WHAT THE TASK REQUIRES.
Reproduce the rows below word for word, starting at the beginning of the rows and ending with the line that contains "Do the values for".

Segment Open

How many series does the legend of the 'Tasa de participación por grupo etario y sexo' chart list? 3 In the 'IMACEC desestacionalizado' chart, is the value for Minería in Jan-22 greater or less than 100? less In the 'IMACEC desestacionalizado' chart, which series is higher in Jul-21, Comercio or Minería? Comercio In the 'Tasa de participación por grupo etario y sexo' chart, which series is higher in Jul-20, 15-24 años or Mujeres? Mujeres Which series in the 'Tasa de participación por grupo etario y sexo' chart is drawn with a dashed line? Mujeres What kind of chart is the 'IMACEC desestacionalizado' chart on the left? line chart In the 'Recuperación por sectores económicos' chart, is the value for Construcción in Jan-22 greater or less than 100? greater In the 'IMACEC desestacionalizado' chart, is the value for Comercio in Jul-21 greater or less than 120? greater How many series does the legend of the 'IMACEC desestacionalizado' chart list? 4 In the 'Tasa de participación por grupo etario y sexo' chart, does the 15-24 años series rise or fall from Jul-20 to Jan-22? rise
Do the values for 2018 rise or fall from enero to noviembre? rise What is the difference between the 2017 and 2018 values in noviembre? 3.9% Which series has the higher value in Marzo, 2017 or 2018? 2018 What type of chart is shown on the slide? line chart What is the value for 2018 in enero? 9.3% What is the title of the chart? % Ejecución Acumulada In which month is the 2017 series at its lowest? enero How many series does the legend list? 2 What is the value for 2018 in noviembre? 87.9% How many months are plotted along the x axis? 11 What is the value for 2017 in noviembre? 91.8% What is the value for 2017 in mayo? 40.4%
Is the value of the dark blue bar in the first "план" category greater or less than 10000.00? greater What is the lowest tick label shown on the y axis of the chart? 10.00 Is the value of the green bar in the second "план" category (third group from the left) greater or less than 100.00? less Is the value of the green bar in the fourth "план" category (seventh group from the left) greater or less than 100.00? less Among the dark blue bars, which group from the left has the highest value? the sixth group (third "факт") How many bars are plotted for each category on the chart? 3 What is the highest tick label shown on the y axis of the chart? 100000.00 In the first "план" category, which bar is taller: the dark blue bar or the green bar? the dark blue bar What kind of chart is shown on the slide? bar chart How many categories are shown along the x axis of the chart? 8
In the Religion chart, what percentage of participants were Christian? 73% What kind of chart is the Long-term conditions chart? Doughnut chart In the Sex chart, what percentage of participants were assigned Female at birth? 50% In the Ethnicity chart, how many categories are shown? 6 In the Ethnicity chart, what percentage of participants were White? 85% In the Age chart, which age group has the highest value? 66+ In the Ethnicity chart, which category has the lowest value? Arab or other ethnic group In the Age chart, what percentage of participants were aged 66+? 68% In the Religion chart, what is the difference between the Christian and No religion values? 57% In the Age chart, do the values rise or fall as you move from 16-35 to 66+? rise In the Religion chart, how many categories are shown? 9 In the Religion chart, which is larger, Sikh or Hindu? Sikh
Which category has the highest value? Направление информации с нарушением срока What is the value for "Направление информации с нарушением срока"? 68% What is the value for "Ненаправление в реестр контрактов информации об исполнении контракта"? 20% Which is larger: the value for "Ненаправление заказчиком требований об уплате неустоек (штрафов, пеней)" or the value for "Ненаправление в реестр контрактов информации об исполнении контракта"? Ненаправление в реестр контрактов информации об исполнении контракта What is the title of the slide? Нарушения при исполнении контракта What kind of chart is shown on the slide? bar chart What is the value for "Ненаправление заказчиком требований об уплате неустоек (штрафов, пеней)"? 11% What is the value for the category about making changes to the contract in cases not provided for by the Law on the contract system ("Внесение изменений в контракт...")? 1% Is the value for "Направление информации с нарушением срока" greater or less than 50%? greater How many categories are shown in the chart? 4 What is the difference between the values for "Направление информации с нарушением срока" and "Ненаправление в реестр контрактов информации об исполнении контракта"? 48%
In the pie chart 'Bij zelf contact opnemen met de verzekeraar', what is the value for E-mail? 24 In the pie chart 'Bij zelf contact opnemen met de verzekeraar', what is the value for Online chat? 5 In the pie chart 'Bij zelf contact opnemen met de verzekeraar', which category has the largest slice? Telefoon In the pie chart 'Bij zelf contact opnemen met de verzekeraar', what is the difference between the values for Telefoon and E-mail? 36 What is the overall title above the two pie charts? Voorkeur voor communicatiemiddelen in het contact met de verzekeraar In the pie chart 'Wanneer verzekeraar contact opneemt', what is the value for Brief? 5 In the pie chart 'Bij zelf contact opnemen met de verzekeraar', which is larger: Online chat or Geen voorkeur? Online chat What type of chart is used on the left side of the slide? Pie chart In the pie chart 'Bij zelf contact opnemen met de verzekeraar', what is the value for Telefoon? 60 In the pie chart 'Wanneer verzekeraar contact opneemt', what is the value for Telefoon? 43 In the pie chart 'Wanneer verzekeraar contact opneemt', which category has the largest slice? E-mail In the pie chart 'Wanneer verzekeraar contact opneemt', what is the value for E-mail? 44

Segment Closed

WRITTEN ANSWER.
How many series does the legend of the 'Tasa de participación por grupo etario y sexo' chart list? 3 In the 'IMACEC desestacionalizado' chart, is the value for Minería in Jan-22 greater or less than 100? less In the 'IMACEC desestacionalizado' chart, which series is higher in Jul-21, Comercio or Minería? Comercio In the 'Tasa de participación por grupo etario y sexo' chart, which series is higher in Jul-20, 15-24 años or Mujeres? Mujeres Which series in the 'Tasa de participación por grupo etario y sexo' chart is drawn with a dashed line? Mujeres What kind of chart is the 'IMACEC desestacionalizado' chart on the left? line chart In the 'Recuperación por sectores económicos' chart, is the value for Construcción in Jan-22 greater or less than 100? greater In the 'IMACEC desestacionalizado' chart, is the value for Comercio in Jul-21 greater or less than 120? greater How many series does the legend of the 'IMACEC desestacionalizado' chart list? 4 In the 'Tasa de participación por grupo etario y sexo' chart, does the 15-24 años series rise or fall from Jul-20 to Jan-22? rise
Do the values for 2018 rise or fall from enero to noviembre? rise What is the difference between the 2017 and 2018 values in noviembre? 3.9% Which series has the higher value in Marzo, 2017 or 2018? 2018 What type of chart is shown on the slide? line chart What is the value for 2018 in enero? 9.3% What is the title of the chart? % Ejecución Acumulada In which month is the 2017 series at its lowest? enero How many series does the legend list? 2 What is the value for 2018 in noviembre? 87.9% How many months are plotted along the x axis? 11 What is the value for 2017 in noviembre? 91.8% What is the value for 2017 in mayo? 40.4%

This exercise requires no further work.